§ **WHAT IS BEING ASKED**:
Convert everything from the line containing "How far is point" down to the line containing "the green uniform shirt at [384,250] →" into a Markdown table with the columns No. and Text, giving each non-blank line its own numbered row.

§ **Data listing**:
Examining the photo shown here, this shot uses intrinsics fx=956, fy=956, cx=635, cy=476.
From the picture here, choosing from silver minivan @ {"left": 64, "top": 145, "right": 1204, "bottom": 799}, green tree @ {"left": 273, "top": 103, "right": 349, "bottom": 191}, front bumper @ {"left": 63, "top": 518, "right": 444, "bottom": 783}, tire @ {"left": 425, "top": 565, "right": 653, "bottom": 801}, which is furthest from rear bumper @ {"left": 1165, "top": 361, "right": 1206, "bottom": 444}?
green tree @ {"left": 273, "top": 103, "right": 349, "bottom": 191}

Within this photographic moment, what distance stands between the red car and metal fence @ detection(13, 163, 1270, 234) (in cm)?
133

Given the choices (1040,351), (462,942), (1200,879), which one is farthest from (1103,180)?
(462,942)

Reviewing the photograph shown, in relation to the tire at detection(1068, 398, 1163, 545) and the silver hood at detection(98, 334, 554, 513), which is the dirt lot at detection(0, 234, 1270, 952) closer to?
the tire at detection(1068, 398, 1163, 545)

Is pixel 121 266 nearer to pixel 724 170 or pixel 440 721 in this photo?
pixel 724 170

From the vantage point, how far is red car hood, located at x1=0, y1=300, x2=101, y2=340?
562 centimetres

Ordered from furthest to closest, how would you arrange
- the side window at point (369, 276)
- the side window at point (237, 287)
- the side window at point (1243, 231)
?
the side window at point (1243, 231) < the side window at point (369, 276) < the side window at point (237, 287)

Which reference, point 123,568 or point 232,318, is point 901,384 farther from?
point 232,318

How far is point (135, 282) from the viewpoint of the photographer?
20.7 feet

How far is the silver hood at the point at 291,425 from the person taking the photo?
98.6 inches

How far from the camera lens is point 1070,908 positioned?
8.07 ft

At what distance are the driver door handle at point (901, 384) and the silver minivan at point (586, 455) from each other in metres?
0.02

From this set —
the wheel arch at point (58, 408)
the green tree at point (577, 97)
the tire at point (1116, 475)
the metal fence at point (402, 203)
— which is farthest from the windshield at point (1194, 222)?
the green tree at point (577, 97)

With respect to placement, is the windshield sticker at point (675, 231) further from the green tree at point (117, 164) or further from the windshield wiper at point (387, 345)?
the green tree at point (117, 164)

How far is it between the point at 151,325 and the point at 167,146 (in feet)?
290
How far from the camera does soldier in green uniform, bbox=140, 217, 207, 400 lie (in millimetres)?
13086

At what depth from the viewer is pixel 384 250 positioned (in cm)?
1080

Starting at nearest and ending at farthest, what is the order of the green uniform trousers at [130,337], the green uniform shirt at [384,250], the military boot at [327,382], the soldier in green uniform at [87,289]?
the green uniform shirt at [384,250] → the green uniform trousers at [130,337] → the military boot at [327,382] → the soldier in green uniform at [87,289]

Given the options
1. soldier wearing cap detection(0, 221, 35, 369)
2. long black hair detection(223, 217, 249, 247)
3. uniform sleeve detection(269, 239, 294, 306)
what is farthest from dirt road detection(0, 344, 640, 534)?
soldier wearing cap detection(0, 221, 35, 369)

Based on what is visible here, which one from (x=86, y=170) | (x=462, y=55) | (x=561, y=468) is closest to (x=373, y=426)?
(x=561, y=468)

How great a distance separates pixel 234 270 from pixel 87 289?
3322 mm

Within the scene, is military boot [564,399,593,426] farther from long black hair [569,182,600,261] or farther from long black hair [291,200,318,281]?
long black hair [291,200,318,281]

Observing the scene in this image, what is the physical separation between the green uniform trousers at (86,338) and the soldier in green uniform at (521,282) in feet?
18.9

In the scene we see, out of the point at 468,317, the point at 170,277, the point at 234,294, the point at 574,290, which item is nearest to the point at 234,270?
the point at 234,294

§ **RESPONSE TO THIS EXERCISE**:
| No. | Text |
|---|---|
| 1 | How far is point (135, 282) from the viewpoint of the photographer? |
| 2 | 20.7 feet |
| 3 | How far is the silver hood at the point at 291,425 from the person taking the photo? |
| 4 | 98.6 inches |
| 5 | How far from the camera lens is point 1070,908 positioned? |
| 6 | 8.07 ft |
| 7 | At what distance are the driver door handle at point (901, 384) and the silver minivan at point (586, 455) from each other in metres? |
| 8 | 0.02 |
| 9 | From this set — |
| 10 | the wheel arch at point (58, 408) |
| 11 | the green tree at point (577, 97) |
| 12 | the tire at point (1116, 475) |
| 13 | the metal fence at point (402, 203) |
| 14 | — which is farthest from the windshield at point (1194, 222)? |
| 15 | the green tree at point (577, 97) |
| 16 | With respect to placement, is the windshield sticker at point (675, 231) further from the green tree at point (117, 164) or further from the windshield wiper at point (387, 345)? |
| 17 | the green tree at point (117, 164) |
| 18 | How far is it between the point at 151,325 and the point at 167,146 (in feet)? |
| 19 | 290 |
| 20 | How far from the camera does soldier in green uniform, bbox=140, 217, 207, 400 lie (in millimetres)? |
| 21 | 13086 |
| 22 | At what depth from the viewer is pixel 384 250 positioned (in cm)? |
| 23 | 1080 |
| 24 | Starting at nearest and ending at farthest, what is the order of the green uniform trousers at [130,337], the green uniform shirt at [384,250], the military boot at [327,382], the soldier in green uniform at [87,289]? |
| 25 | the green uniform shirt at [384,250] → the green uniform trousers at [130,337] → the military boot at [327,382] → the soldier in green uniform at [87,289] |